The goal is to decide what RDF triples to generate when seeing an event. This involves specifying rules that 1) can be determined if they match the event, and 2) describe the RDF triple(s) to create from it. Here is an example of a match portion:
{
"tag" : ["cell"],
"attributes" : {"id" : ["day"]}
}
Note how it constrains the tag and the attribute “id” by giving a list of acceptable values.

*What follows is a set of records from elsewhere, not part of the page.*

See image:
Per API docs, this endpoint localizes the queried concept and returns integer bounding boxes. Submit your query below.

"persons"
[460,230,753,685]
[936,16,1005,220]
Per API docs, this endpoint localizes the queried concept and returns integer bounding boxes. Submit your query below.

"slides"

Here is an example of a creation portion with some placeholders for readability, that creates the two triples (S, P1, O1) and (S, P2, O2) when its rule matches:
{
"subject" : S,
"predicate_objects" : [
{
"predicate" : P1,
"object" : O1
},
{
"predicate" : P2,
"object" : O2
}
]
}
The placeholders are a bit more interesting: they tell OCHRE how to create an RDF node based on the event. Here is an example that creates an RDF integer literal node that doesn’t depend at all on the event:
{
"type" : "literal",
"datatype" : "integer",
"value" : "27"
}
Here is an example that also creates an integer literal node, but based on the event:
{
"type" : "literal",
"datatype" : "integer",
"value" : "{content}"
}
In the CSV example, if the rule were matching rows, this would correspond to the row number. This curly-braces interpolation can also be used to refer to attributes and locations in the event, and mixed arbitrarily with bare strings, allowing the extraction of fairly sophisticated patterns.

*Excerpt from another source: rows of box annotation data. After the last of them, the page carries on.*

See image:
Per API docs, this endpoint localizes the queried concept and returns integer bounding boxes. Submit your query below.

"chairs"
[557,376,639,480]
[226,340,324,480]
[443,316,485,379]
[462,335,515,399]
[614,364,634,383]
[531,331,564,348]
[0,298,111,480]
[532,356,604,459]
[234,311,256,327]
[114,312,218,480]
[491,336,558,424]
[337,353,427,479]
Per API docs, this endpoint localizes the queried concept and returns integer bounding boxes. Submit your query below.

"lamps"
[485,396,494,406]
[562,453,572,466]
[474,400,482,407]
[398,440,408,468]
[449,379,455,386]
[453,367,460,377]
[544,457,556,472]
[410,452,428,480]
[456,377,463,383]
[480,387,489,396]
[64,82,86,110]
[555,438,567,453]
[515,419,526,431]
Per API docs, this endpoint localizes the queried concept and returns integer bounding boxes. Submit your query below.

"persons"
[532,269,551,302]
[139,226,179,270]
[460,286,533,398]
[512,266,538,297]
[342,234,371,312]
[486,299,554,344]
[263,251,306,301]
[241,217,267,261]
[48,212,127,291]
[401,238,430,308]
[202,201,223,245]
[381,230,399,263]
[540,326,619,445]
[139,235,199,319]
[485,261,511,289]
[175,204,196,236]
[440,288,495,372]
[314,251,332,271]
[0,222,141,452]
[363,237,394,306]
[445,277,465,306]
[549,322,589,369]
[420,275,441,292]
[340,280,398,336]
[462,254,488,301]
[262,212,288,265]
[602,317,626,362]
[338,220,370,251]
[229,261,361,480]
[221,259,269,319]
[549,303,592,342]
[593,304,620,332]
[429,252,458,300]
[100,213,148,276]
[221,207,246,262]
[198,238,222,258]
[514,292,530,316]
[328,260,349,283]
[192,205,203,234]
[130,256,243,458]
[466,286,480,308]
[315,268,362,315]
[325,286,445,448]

Here is an example that creates a URI node, directly specifying the Wikidata entry for “photograph”:
{
"type" : "uri",
"value" : "wd:Q125191"
}
Importantly, most entities in a primary source will not have a clear corresponding entity in Wikidata (e.g. there may be a long list of photos, so the above example is useful for saying “this is an instance of a photo”, but not for referring to this or that specific photo). To handle this, every time an event occurs, OCHRE creates a unique identifier based on the event. This unique identifier is the “uid” seen in the full event example above, and can be interpolated as-needed to derive unique URIs. For instance:
{
"type" : "uri",
"value" : "ochre:{uid}"
}
is an entity in the OCHRE namespace corresponding to the particular event being processed.

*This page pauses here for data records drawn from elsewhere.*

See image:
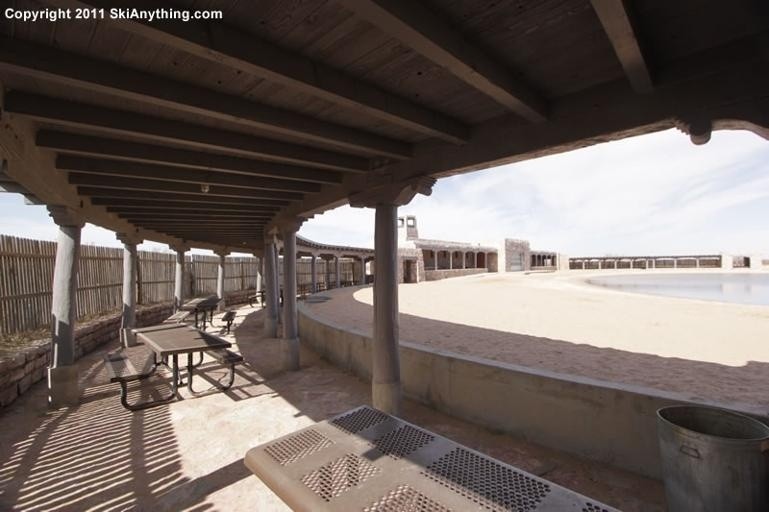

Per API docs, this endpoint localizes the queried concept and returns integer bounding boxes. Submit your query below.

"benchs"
[248,283,353,308]
[192,348,243,393]
[163,311,190,323]
[219,312,236,337]
[103,349,142,410]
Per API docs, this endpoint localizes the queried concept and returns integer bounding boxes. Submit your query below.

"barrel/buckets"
[657,405,768,512]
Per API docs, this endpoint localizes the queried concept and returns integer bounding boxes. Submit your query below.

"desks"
[131,322,229,413]
[181,298,221,335]
[244,404,622,511]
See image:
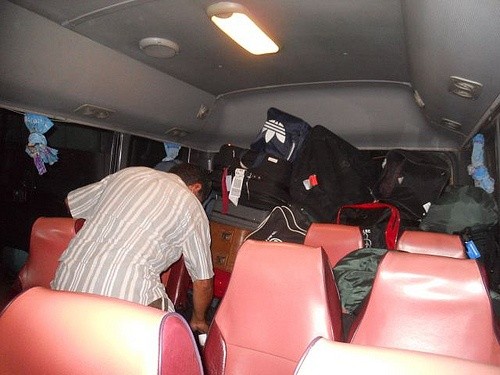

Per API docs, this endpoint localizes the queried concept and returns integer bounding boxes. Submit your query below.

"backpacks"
[367,149,459,226]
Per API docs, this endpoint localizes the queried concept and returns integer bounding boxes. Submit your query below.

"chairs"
[201,239,342,375]
[292,335,500,375]
[396,230,467,260]
[0,216,85,312]
[303,224,364,267]
[0,285,204,375]
[347,248,500,366]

Finally, OCHRE keeps track of the sequential number of each tag value within one tier of the input, and this number can be interpolated with “index”. For example, if the input involves processing sentences, each of which are a sequence of words, the string “{index}” within a word-rule will give the current word’s number within its sentence, starting from 0.
Materials
The mechanisms described above are for generating RDF. There is also the need to connect parts of RDF to materials, larger files that don’t belong directly in the RDF graph, such as JPGs, audio recordings, and long documents. To accomplish this, there is special information that can be added to an entry in a “predicate_object” list:
{
"predicate" : P,
"object" : O,
"file" : "path/some_file_{attributes['name']}.jpg",
"file_type" : "image/jpg"
}
When the pyochre.primary_sources script encounters a “file” like this, it looks for it on the local filesystem. If found, it creates a unique identifier I based on the file’s contents, and adds an additional RDF triple that links it to the object in the predicate_object rule (roughly, (O, hasMaterialId, I)) indicating “the entity O has an associated file identified with the id I”. Then, after OCHRE creates the RDF graph, it also uploads all such files in the appropriate fashion.